In my experience, high-echelon safety organizations do most of the following:

1) Avoid the compliance trap.

The best companies expect compliance as a matter of course. They know focusing on compliance tends to keep a company stuck in a quagmire of mediocrity. A punitive approach never leads to world-class performance. “Fear never creates peak performance, only minimal performance,” wrote Intel Chairman Andrew Grove in his book, “High Output Management.”

To develop world-class behavior, workers have to want to do what’s safe for them, whether they believe anyone is watching or not. Beyond a low level of compliance based on fear, people engage in safety because they personally want to, or because they’ve developed safe defaults.

2) Leverage safety.

World-class companies know that safety is not their ultimate aim. Safety is a means to an end for maintaining an effective, productive, responsive workforce.

They also look for ways to spread safety everywhere with as much involvement as possible. Safety is part of everyone’s job. Hourly workers may be safety coaches. Supervisors are trained in safety. Managers have safety performance metrics as part of their performance appraisals.

Safety gains are leveraged as well, publicized to everyone. Rather than wait for safety successes to be revealed, highest echelon companies aggressively seek out anecdotal and statistical safety wins, and let all (managers, workers, clients, etc.) know about them.

3) Have a supportive structure for safety.

Because these organizations value the potential impact of safety, they strongly select and support those in the safety chain of leadership. Emphasis is on choosing and developing high-performers.

And these companies create an infrastructure that supports smooth efforts — sufficient staff, budget, logistical support — as well as having access to senior executives with pull.

4) Develop trust.

Effective organizational leaders have realistic expectations of their workers (such as not expecting them to learn totally new procedures without sufficient training, or on the fly while still expecting a heavy and high-paced workload). They understand that changing habits requires some effort and may not instantly occur with the snap of a document or the immediate purchase of new equipment.

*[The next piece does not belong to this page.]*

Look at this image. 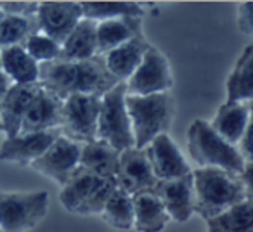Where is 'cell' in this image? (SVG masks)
<instances>
[{"label":"cell","instance_id":"1","mask_svg":"<svg viewBox=\"0 0 253 232\" xmlns=\"http://www.w3.org/2000/svg\"><path fill=\"white\" fill-rule=\"evenodd\" d=\"M40 87L52 92L59 99L71 95H94L102 97L118 81L109 75L102 56L87 61H63L40 64Z\"/></svg>","mask_w":253,"mask_h":232},{"label":"cell","instance_id":"2","mask_svg":"<svg viewBox=\"0 0 253 232\" xmlns=\"http://www.w3.org/2000/svg\"><path fill=\"white\" fill-rule=\"evenodd\" d=\"M193 173L194 213L203 220L213 218L225 210L252 199V187L239 175L220 168H196Z\"/></svg>","mask_w":253,"mask_h":232},{"label":"cell","instance_id":"3","mask_svg":"<svg viewBox=\"0 0 253 232\" xmlns=\"http://www.w3.org/2000/svg\"><path fill=\"white\" fill-rule=\"evenodd\" d=\"M125 108L130 118L134 148L144 149L158 135L170 130L175 118V99L170 92L151 95H125Z\"/></svg>","mask_w":253,"mask_h":232},{"label":"cell","instance_id":"4","mask_svg":"<svg viewBox=\"0 0 253 232\" xmlns=\"http://www.w3.org/2000/svg\"><path fill=\"white\" fill-rule=\"evenodd\" d=\"M187 149L200 168H220L234 175H241L246 163L238 148L227 144L211 130L205 120H194L187 130Z\"/></svg>","mask_w":253,"mask_h":232},{"label":"cell","instance_id":"5","mask_svg":"<svg viewBox=\"0 0 253 232\" xmlns=\"http://www.w3.org/2000/svg\"><path fill=\"white\" fill-rule=\"evenodd\" d=\"M49 211L47 191L4 193L0 191V232H28Z\"/></svg>","mask_w":253,"mask_h":232},{"label":"cell","instance_id":"6","mask_svg":"<svg viewBox=\"0 0 253 232\" xmlns=\"http://www.w3.org/2000/svg\"><path fill=\"white\" fill-rule=\"evenodd\" d=\"M125 83H118L101 97V113L97 120V141L106 142L116 151L134 148L130 118L125 108Z\"/></svg>","mask_w":253,"mask_h":232},{"label":"cell","instance_id":"7","mask_svg":"<svg viewBox=\"0 0 253 232\" xmlns=\"http://www.w3.org/2000/svg\"><path fill=\"white\" fill-rule=\"evenodd\" d=\"M101 113V97L71 95L63 101L61 135L84 146L97 141V120Z\"/></svg>","mask_w":253,"mask_h":232},{"label":"cell","instance_id":"8","mask_svg":"<svg viewBox=\"0 0 253 232\" xmlns=\"http://www.w3.org/2000/svg\"><path fill=\"white\" fill-rule=\"evenodd\" d=\"M173 87V75L165 54L149 45L139 68L125 83L126 95H151L170 92Z\"/></svg>","mask_w":253,"mask_h":232},{"label":"cell","instance_id":"9","mask_svg":"<svg viewBox=\"0 0 253 232\" xmlns=\"http://www.w3.org/2000/svg\"><path fill=\"white\" fill-rule=\"evenodd\" d=\"M84 18L82 14L80 2H39L37 5V30L45 37L52 39L54 42L61 43L66 40L71 30L78 25V21Z\"/></svg>","mask_w":253,"mask_h":232},{"label":"cell","instance_id":"10","mask_svg":"<svg viewBox=\"0 0 253 232\" xmlns=\"http://www.w3.org/2000/svg\"><path fill=\"white\" fill-rule=\"evenodd\" d=\"M80 144L59 135L49 146V149L30 166L63 187L68 179L77 172L78 161H80Z\"/></svg>","mask_w":253,"mask_h":232},{"label":"cell","instance_id":"11","mask_svg":"<svg viewBox=\"0 0 253 232\" xmlns=\"http://www.w3.org/2000/svg\"><path fill=\"white\" fill-rule=\"evenodd\" d=\"M115 180L116 186L130 196L141 193V191L155 189L158 180L153 175L146 149L132 148L120 153Z\"/></svg>","mask_w":253,"mask_h":232},{"label":"cell","instance_id":"12","mask_svg":"<svg viewBox=\"0 0 253 232\" xmlns=\"http://www.w3.org/2000/svg\"><path fill=\"white\" fill-rule=\"evenodd\" d=\"M144 149L148 155L149 165H151L153 175L158 182L175 180L191 173V168L184 159L182 153L179 151L177 144L169 134L158 135Z\"/></svg>","mask_w":253,"mask_h":232},{"label":"cell","instance_id":"13","mask_svg":"<svg viewBox=\"0 0 253 232\" xmlns=\"http://www.w3.org/2000/svg\"><path fill=\"white\" fill-rule=\"evenodd\" d=\"M61 120H63V99L40 87L23 116L19 134L57 130L61 127Z\"/></svg>","mask_w":253,"mask_h":232},{"label":"cell","instance_id":"14","mask_svg":"<svg viewBox=\"0 0 253 232\" xmlns=\"http://www.w3.org/2000/svg\"><path fill=\"white\" fill-rule=\"evenodd\" d=\"M61 135V130L39 132V134H18L14 137H5L0 146V161L16 163L19 166L32 165L39 159L49 146Z\"/></svg>","mask_w":253,"mask_h":232},{"label":"cell","instance_id":"15","mask_svg":"<svg viewBox=\"0 0 253 232\" xmlns=\"http://www.w3.org/2000/svg\"><path fill=\"white\" fill-rule=\"evenodd\" d=\"M156 196L165 206L167 213L172 220L184 224L194 213V193H193V173L175 180L156 182Z\"/></svg>","mask_w":253,"mask_h":232},{"label":"cell","instance_id":"16","mask_svg":"<svg viewBox=\"0 0 253 232\" xmlns=\"http://www.w3.org/2000/svg\"><path fill=\"white\" fill-rule=\"evenodd\" d=\"M252 125V102H227L220 104L210 127L227 144L238 146L245 132Z\"/></svg>","mask_w":253,"mask_h":232},{"label":"cell","instance_id":"17","mask_svg":"<svg viewBox=\"0 0 253 232\" xmlns=\"http://www.w3.org/2000/svg\"><path fill=\"white\" fill-rule=\"evenodd\" d=\"M151 43L146 40L142 33L135 35L128 42L122 43L120 47L113 49L106 56H102L104 64L108 68L109 75L115 78L118 83H126L128 78L134 75V71L139 68L142 57H144L146 50Z\"/></svg>","mask_w":253,"mask_h":232},{"label":"cell","instance_id":"18","mask_svg":"<svg viewBox=\"0 0 253 232\" xmlns=\"http://www.w3.org/2000/svg\"><path fill=\"white\" fill-rule=\"evenodd\" d=\"M39 88L40 83L12 85L9 88L4 101L0 104V123H2V130L7 137H14L19 134L23 116H25L28 106L32 104Z\"/></svg>","mask_w":253,"mask_h":232},{"label":"cell","instance_id":"19","mask_svg":"<svg viewBox=\"0 0 253 232\" xmlns=\"http://www.w3.org/2000/svg\"><path fill=\"white\" fill-rule=\"evenodd\" d=\"M134 227L137 232H162L170 222L165 206L155 191H141L132 196Z\"/></svg>","mask_w":253,"mask_h":232},{"label":"cell","instance_id":"20","mask_svg":"<svg viewBox=\"0 0 253 232\" xmlns=\"http://www.w3.org/2000/svg\"><path fill=\"white\" fill-rule=\"evenodd\" d=\"M142 33V19H108L99 21L95 26V40H97V56H106L122 43L128 42L135 35Z\"/></svg>","mask_w":253,"mask_h":232},{"label":"cell","instance_id":"21","mask_svg":"<svg viewBox=\"0 0 253 232\" xmlns=\"http://www.w3.org/2000/svg\"><path fill=\"white\" fill-rule=\"evenodd\" d=\"M118 158L120 151L113 149L102 141H94L82 146L78 168L101 179H115Z\"/></svg>","mask_w":253,"mask_h":232},{"label":"cell","instance_id":"22","mask_svg":"<svg viewBox=\"0 0 253 232\" xmlns=\"http://www.w3.org/2000/svg\"><path fill=\"white\" fill-rule=\"evenodd\" d=\"M0 68L12 85L39 83L40 64H37L21 45L0 49Z\"/></svg>","mask_w":253,"mask_h":232},{"label":"cell","instance_id":"23","mask_svg":"<svg viewBox=\"0 0 253 232\" xmlns=\"http://www.w3.org/2000/svg\"><path fill=\"white\" fill-rule=\"evenodd\" d=\"M95 26L97 23L82 18L78 25L61 43V57L63 61H87L97 56V40H95Z\"/></svg>","mask_w":253,"mask_h":232},{"label":"cell","instance_id":"24","mask_svg":"<svg viewBox=\"0 0 253 232\" xmlns=\"http://www.w3.org/2000/svg\"><path fill=\"white\" fill-rule=\"evenodd\" d=\"M227 102H252L253 97V45L238 57L227 78Z\"/></svg>","mask_w":253,"mask_h":232},{"label":"cell","instance_id":"25","mask_svg":"<svg viewBox=\"0 0 253 232\" xmlns=\"http://www.w3.org/2000/svg\"><path fill=\"white\" fill-rule=\"evenodd\" d=\"M82 14L85 19L90 21H108V19H125V18H139L146 16V9L137 2H80Z\"/></svg>","mask_w":253,"mask_h":232},{"label":"cell","instance_id":"26","mask_svg":"<svg viewBox=\"0 0 253 232\" xmlns=\"http://www.w3.org/2000/svg\"><path fill=\"white\" fill-rule=\"evenodd\" d=\"M253 199H246L224 213L208 218V232H253Z\"/></svg>","mask_w":253,"mask_h":232},{"label":"cell","instance_id":"27","mask_svg":"<svg viewBox=\"0 0 253 232\" xmlns=\"http://www.w3.org/2000/svg\"><path fill=\"white\" fill-rule=\"evenodd\" d=\"M101 180V177H95L85 170L77 168V172L68 179V182L64 184L59 193V201L64 206V210L77 215L78 208L90 196V193L97 187Z\"/></svg>","mask_w":253,"mask_h":232},{"label":"cell","instance_id":"28","mask_svg":"<svg viewBox=\"0 0 253 232\" xmlns=\"http://www.w3.org/2000/svg\"><path fill=\"white\" fill-rule=\"evenodd\" d=\"M99 215L113 229L128 231V229L134 227V204H132V196L116 186Z\"/></svg>","mask_w":253,"mask_h":232},{"label":"cell","instance_id":"29","mask_svg":"<svg viewBox=\"0 0 253 232\" xmlns=\"http://www.w3.org/2000/svg\"><path fill=\"white\" fill-rule=\"evenodd\" d=\"M33 33H39L35 18L21 16H4L0 21V49L23 45L25 40Z\"/></svg>","mask_w":253,"mask_h":232},{"label":"cell","instance_id":"30","mask_svg":"<svg viewBox=\"0 0 253 232\" xmlns=\"http://www.w3.org/2000/svg\"><path fill=\"white\" fill-rule=\"evenodd\" d=\"M21 47L37 64L54 63V61H57L61 57V45L57 42H54L52 39L45 37L43 33L30 35Z\"/></svg>","mask_w":253,"mask_h":232},{"label":"cell","instance_id":"31","mask_svg":"<svg viewBox=\"0 0 253 232\" xmlns=\"http://www.w3.org/2000/svg\"><path fill=\"white\" fill-rule=\"evenodd\" d=\"M115 187H116L115 179H102L97 184V187L90 193V196L82 203L77 215H99L102 211V208H104L108 197L115 191Z\"/></svg>","mask_w":253,"mask_h":232},{"label":"cell","instance_id":"32","mask_svg":"<svg viewBox=\"0 0 253 232\" xmlns=\"http://www.w3.org/2000/svg\"><path fill=\"white\" fill-rule=\"evenodd\" d=\"M39 2H0V9L7 16H21V18H35Z\"/></svg>","mask_w":253,"mask_h":232},{"label":"cell","instance_id":"33","mask_svg":"<svg viewBox=\"0 0 253 232\" xmlns=\"http://www.w3.org/2000/svg\"><path fill=\"white\" fill-rule=\"evenodd\" d=\"M238 26L239 32L245 33L246 37L253 35V2L246 0L238 7Z\"/></svg>","mask_w":253,"mask_h":232},{"label":"cell","instance_id":"34","mask_svg":"<svg viewBox=\"0 0 253 232\" xmlns=\"http://www.w3.org/2000/svg\"><path fill=\"white\" fill-rule=\"evenodd\" d=\"M12 87V81L9 80L7 77H5L2 71H0V104H2V101H4L5 94L9 92V88Z\"/></svg>","mask_w":253,"mask_h":232},{"label":"cell","instance_id":"35","mask_svg":"<svg viewBox=\"0 0 253 232\" xmlns=\"http://www.w3.org/2000/svg\"><path fill=\"white\" fill-rule=\"evenodd\" d=\"M4 16H5V14H4V12H2V9H0V21L4 19Z\"/></svg>","mask_w":253,"mask_h":232},{"label":"cell","instance_id":"36","mask_svg":"<svg viewBox=\"0 0 253 232\" xmlns=\"http://www.w3.org/2000/svg\"><path fill=\"white\" fill-rule=\"evenodd\" d=\"M2 132H4V130H2V123H0V134H2Z\"/></svg>","mask_w":253,"mask_h":232},{"label":"cell","instance_id":"37","mask_svg":"<svg viewBox=\"0 0 253 232\" xmlns=\"http://www.w3.org/2000/svg\"><path fill=\"white\" fill-rule=\"evenodd\" d=\"M0 71H2V68H0Z\"/></svg>","mask_w":253,"mask_h":232}]
</instances>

They also show support and concern for individuals in their company who are motivated but not performing as expected. Highest performing safety organizations generally watch for those who have repeat accidents and apply interventions that are geared to changing attitudes and skills. They don’t have a punish-first orientation.

5) Focus on self-correction.

The best never rest. Emphasis is on continued improvement and self-correction, rather than being self-satisfied with the lofty position they have attained.

They don’t operate in a reactive maintenance mode. You won’t find the best safety companies possessing an attitude of “if it ain’t broken don’t fix it.”

No, the best companies focus on helping individual employees become self-motivated and self-monitored. Outside observation is used appropriately, but they go beyond the external reinforcement quagmire and don’t get caught up with safety “rewards” that have to continuously rise in value to get employees’ attention.

6) Have a visibility strategy.

Managers show up for safety — whether it’s for a short time during safety meetings or at safety conferences, asking about safety performance of others, or writing about safety in company newsletters.

7) Focus at work and at home.

World-class safety organizations realize that people are creatures of habit. So they switch around their messages to keep their people mentally fresh, all the while helping build safe default behaviors that can be used at work as well as at home. High-performance companies employ a strong at-home focus in their safety training and programming.

In the early 1990s, Exxon developed a Home Safety Leader system. Each employee was asked to designate a family member as their “Home Safety Leader.” This leader could be a son or daughter, spouse, just not the employee. These Home Safety Leaders were brought in periodically to be trained and to take part in employee recognition ceremonies.

8) Go beyond technical safety.

Housekeeping, PPE, policies and procedures are outward manifestations of culture and leadership and are important. But world-class companies don’t stop there — they also highly develop their workers’ skill sets:

  • physically to accomplish tasks with minimum wear-down and tension; and
  • mentally to develop skills in judgment/decision-making, attention control, and how to take personal control for their own safety at work and at home.


9) Develop personal — and safety — leadership on all levels.

World-class safety companies understand on some level that each person is the safety director of their own lives. Some are very poor at this, others good safety directors, still others mediocre. Organizational leadership knows their job is not to force automaton-like compliance but to get people thinking, helping them become more effective safety leaders everywhere in their own lives.

The best companies develop personal leadership skills in supervisors, line employees — everyone. Workers are trained to become instructors, formal or informal coaches and reinforcement agents of safety.

Safety committees are active, rather than pro-forma. They are trained, often have a budget and given responsibility to make positive change occur.

10) Emphasize excitement.

Highest level safety organizations have sharpened their antennae; they monitor the safety climate.

They know that safety has to be alive and exciting. They retire older interventions that no longer elicit response and periodically inject “Aha” experiences (energetic excitement) along with tangible safety strategies.